• [EXERCISE INPUTS]
● ● ● ● ● ● ●

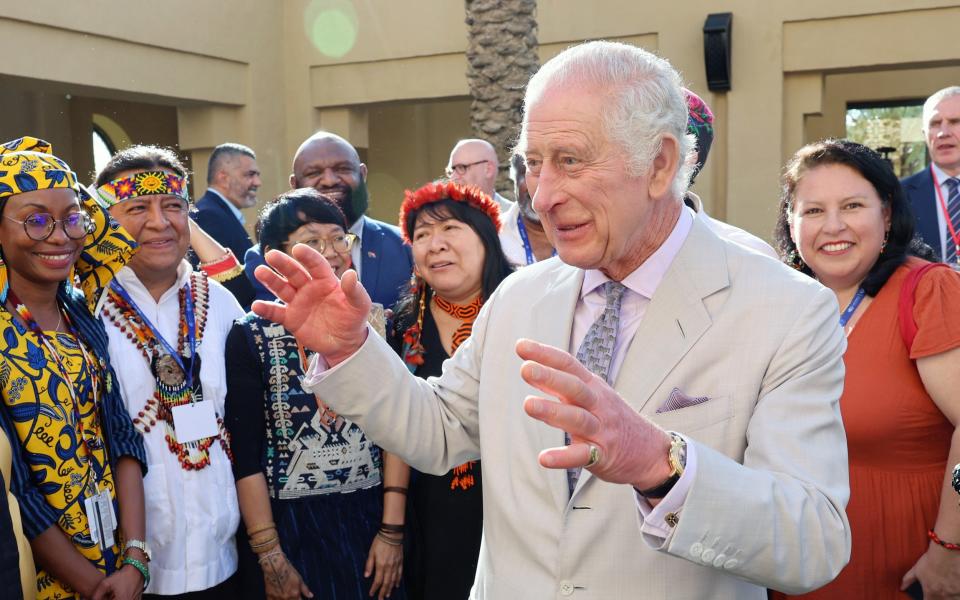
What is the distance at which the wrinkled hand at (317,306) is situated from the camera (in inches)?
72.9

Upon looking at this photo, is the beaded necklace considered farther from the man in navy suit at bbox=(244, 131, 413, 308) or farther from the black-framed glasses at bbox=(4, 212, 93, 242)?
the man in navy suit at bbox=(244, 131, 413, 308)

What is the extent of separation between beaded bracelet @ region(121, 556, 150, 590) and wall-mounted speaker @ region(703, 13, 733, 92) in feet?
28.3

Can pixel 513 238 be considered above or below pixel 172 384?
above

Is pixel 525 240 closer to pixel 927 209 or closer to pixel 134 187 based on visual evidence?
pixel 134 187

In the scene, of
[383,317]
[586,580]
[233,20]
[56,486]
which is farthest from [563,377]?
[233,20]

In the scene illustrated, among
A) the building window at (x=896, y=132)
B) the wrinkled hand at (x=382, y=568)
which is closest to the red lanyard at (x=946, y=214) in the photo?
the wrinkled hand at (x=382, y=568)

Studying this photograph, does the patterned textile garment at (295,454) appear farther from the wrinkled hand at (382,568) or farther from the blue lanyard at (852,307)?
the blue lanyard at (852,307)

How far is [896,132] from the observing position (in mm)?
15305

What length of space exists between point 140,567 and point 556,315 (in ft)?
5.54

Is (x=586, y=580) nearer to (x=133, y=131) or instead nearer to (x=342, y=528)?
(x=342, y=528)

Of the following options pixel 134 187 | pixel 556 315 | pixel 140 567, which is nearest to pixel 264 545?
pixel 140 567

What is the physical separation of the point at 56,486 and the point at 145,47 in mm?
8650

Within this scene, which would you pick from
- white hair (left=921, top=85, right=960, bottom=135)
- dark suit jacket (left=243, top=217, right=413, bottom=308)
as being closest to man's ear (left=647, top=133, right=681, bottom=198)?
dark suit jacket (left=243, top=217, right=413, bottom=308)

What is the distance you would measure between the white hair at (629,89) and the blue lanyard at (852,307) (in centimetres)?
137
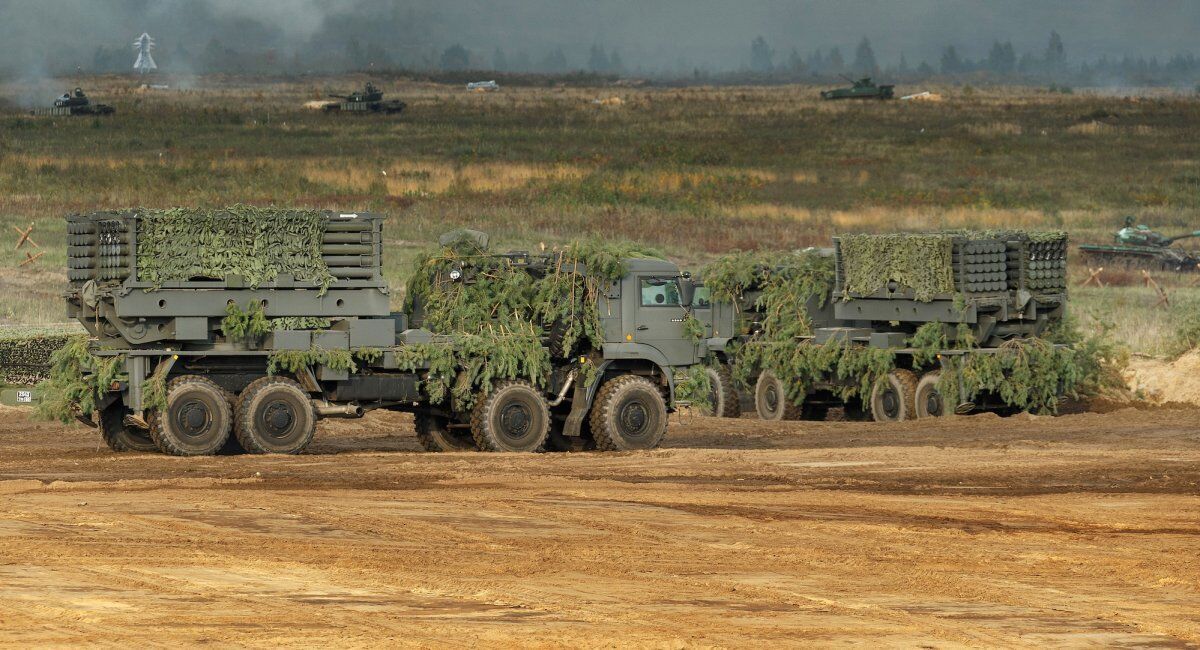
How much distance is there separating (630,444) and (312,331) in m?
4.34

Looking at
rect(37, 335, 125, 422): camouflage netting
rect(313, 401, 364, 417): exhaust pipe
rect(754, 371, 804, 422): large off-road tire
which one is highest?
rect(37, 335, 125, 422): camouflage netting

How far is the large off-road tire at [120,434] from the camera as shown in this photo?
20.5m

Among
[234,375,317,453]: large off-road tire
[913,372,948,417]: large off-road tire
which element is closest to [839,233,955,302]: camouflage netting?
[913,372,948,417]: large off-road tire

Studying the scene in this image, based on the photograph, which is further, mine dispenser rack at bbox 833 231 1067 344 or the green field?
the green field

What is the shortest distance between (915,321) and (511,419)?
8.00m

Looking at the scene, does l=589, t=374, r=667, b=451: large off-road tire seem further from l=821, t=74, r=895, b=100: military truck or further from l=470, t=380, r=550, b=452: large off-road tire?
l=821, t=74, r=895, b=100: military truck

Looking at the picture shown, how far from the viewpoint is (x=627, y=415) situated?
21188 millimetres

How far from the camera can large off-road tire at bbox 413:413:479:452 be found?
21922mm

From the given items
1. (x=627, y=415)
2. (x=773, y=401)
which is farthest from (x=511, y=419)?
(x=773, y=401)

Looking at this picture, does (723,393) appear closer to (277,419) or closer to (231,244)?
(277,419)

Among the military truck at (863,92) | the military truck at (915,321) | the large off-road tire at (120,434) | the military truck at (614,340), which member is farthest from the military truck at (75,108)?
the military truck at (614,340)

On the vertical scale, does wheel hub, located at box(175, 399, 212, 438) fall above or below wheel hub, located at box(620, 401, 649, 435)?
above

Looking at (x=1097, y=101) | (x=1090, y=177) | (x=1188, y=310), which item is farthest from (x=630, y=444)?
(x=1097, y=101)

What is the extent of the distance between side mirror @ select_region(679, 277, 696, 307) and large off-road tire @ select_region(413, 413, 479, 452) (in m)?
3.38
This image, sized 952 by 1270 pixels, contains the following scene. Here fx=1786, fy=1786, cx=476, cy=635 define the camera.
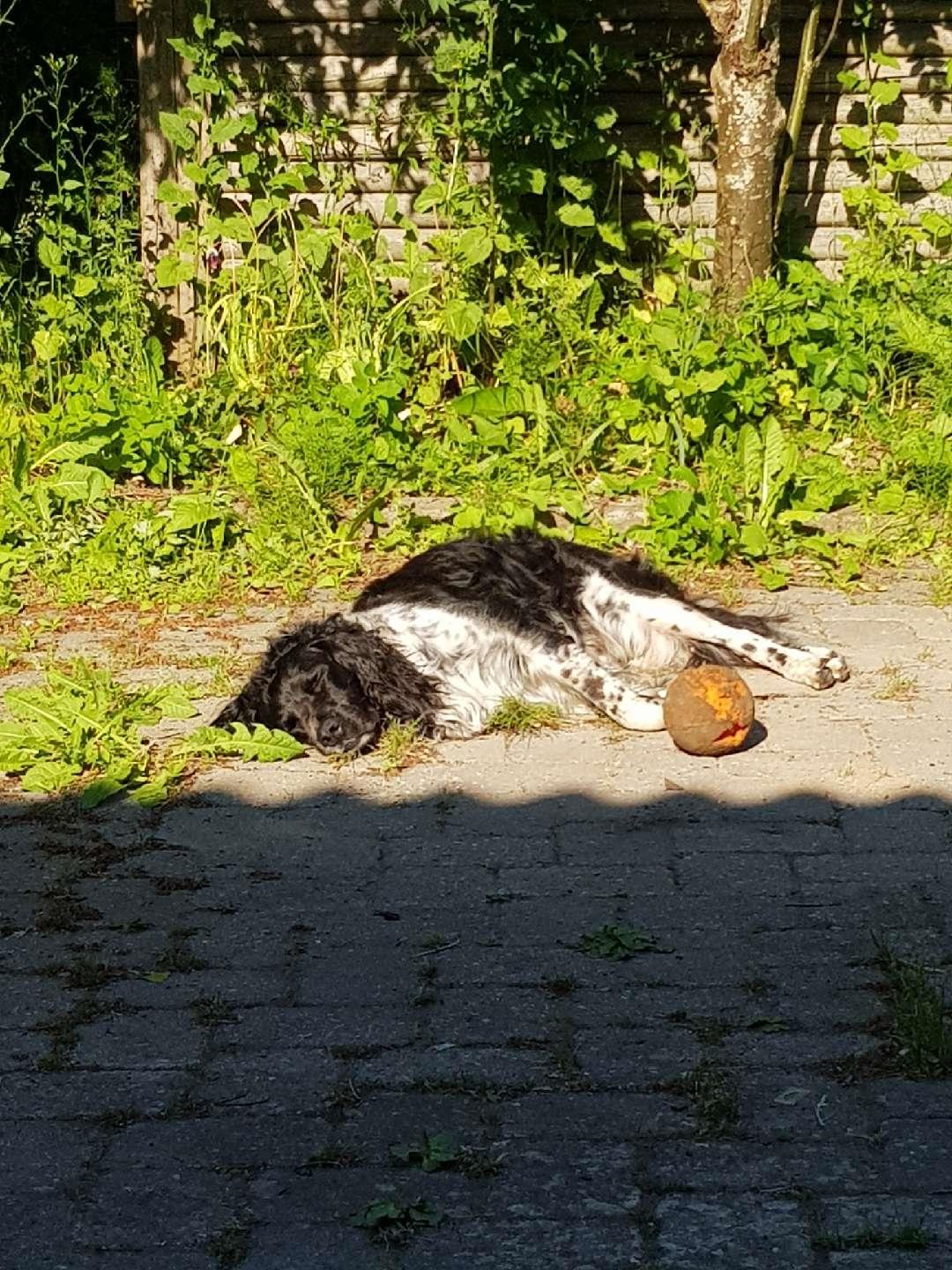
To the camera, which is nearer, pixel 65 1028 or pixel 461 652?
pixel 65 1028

● ● ● ● ● ● ●

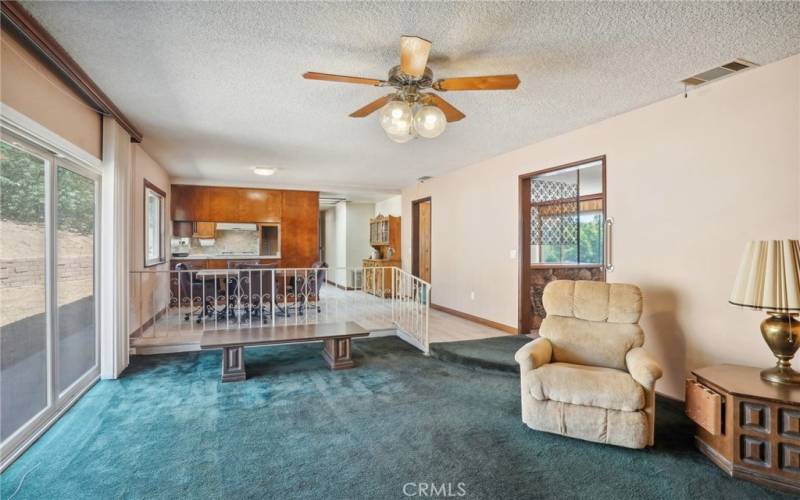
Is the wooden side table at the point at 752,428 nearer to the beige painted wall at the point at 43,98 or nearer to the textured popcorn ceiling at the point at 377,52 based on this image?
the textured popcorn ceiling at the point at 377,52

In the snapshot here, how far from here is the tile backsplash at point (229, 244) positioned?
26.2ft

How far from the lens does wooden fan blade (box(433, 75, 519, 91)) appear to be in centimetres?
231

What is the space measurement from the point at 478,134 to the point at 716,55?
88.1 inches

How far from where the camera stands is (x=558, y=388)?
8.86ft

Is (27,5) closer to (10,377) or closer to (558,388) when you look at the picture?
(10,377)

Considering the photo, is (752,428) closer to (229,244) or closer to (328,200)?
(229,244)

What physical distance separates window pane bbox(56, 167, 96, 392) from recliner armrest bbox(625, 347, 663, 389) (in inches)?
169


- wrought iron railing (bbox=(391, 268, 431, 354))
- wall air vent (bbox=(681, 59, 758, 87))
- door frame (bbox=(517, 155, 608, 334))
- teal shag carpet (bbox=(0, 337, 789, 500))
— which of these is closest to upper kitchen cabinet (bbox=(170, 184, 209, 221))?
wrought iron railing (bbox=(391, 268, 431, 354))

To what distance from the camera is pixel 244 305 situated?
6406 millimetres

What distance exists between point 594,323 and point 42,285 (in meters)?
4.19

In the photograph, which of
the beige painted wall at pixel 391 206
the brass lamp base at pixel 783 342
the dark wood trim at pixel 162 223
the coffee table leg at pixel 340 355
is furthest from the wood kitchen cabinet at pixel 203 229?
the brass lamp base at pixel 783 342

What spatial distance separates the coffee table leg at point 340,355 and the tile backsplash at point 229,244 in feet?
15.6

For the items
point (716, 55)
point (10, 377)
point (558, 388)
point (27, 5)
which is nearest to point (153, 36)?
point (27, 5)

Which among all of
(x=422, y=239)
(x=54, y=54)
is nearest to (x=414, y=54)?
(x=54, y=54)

● ● ● ● ● ● ●

• [PROBLEM TO SOLVE] Count the lines in the entries above that contain the word "wrinkled" and reply with the number alone.

• [CORRECT OUTPUT] 4